| Directions for this task |
Copy the text of every record below word for word, leaving out the pictures.

| Material to process |
%%
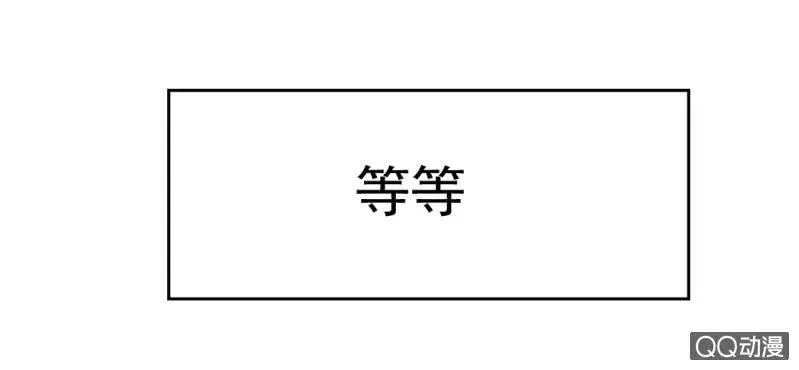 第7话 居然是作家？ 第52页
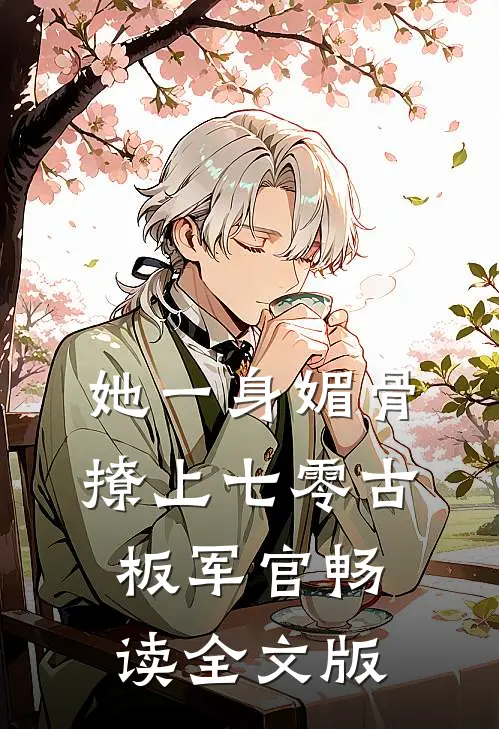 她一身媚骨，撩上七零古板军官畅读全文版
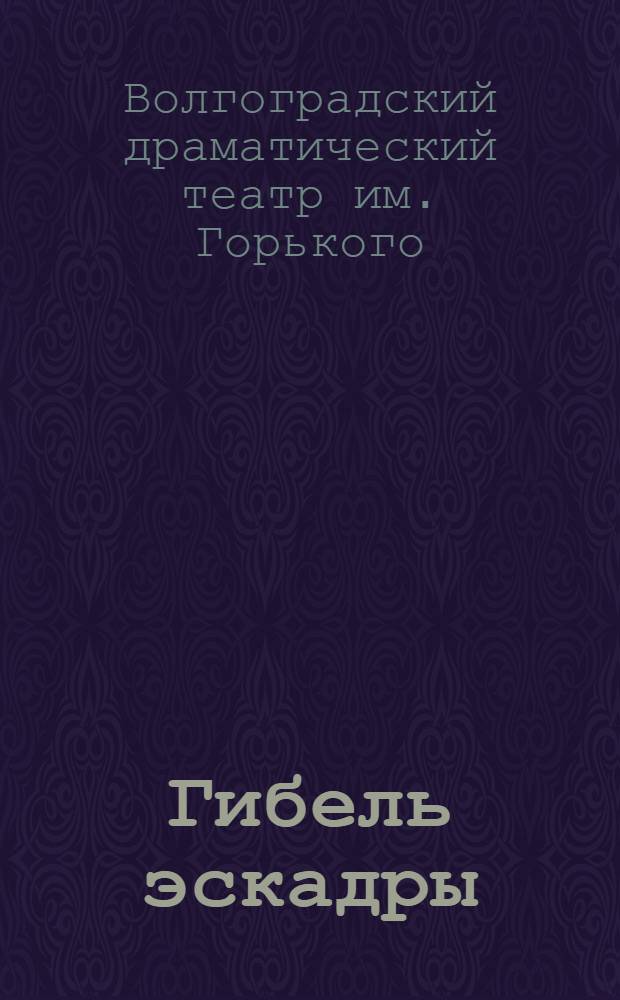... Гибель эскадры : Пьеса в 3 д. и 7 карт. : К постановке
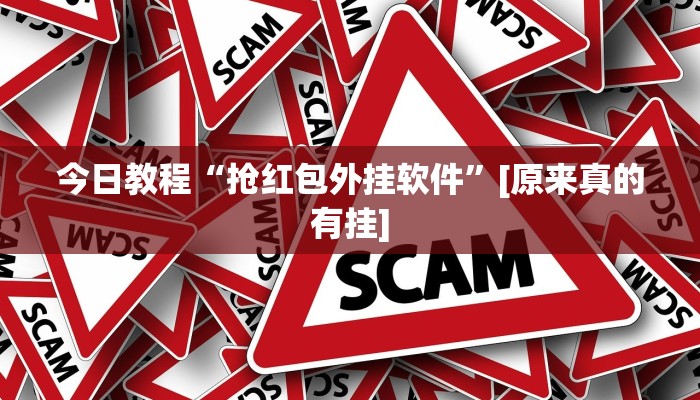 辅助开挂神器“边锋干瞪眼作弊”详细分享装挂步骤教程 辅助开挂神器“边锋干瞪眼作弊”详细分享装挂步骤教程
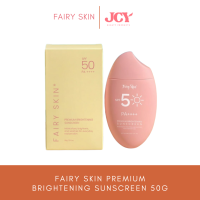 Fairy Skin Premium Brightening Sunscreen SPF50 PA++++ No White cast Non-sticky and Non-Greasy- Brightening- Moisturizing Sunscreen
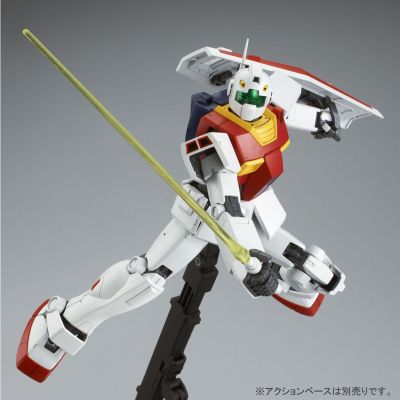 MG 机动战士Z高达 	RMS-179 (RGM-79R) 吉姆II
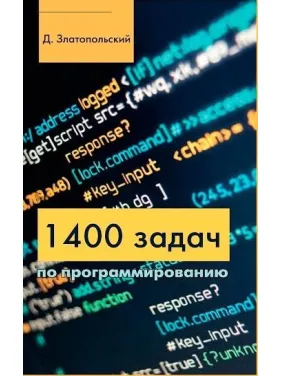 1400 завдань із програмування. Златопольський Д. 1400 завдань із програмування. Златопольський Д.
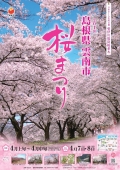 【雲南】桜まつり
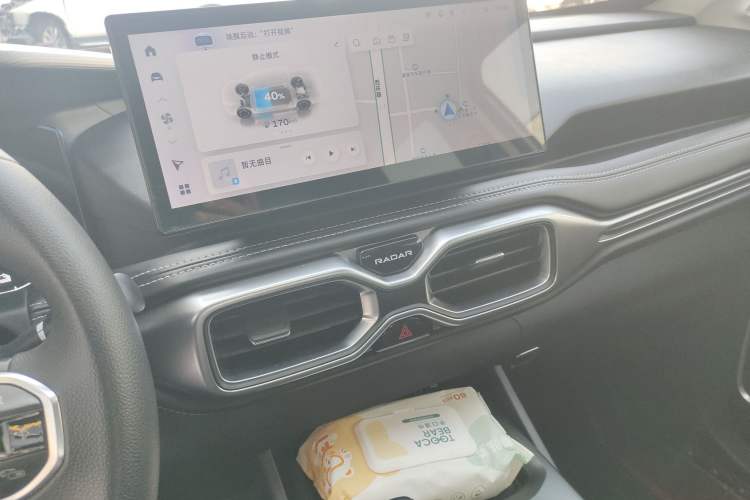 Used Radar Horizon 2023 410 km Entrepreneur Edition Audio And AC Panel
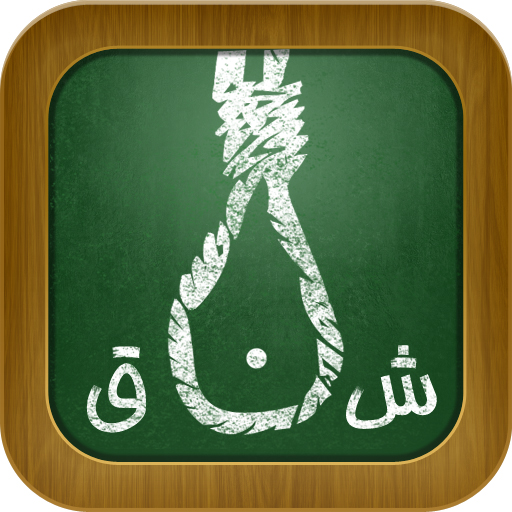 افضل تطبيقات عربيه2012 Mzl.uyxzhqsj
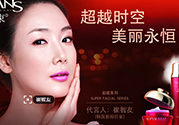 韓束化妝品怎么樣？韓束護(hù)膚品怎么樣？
%%
| Output |
 第7话 居然是作家？ 第52页
 她一身媚骨，撩上七零古板军官畅读全文版
... Гибель эскадры : Пьеса в 3 д. и 7 карт. : К постановке
 辅助开挂神器“边锋干瞪眼作弊”详细分享装挂步骤教程 辅助开挂神器“边锋干瞪眼作弊”详细分享装挂步骤教程
 Fairy Skin Premium Brightening Sunscreen SPF50 PA++++ No White cast Non-sticky and Non-Greasy- Brightening- Moisturizing Sunscreen
 MG 机动战士Z高达 	RMS-179 (RGM-79R) 吉姆II
 1400 завдань із програмування. Златопольський Д. 1400 завдань із програмування. Златопольський Д.
 【雲南】桜まつり
 Used Radar Horizon 2023 410 km Entrepreneur Edition Audio And AC Panel
 افضل تطبيقات عربيه2012 Mzl.uyxzhqsj
 韓束化妝品怎么樣？韓束護(hù)膚品怎么樣？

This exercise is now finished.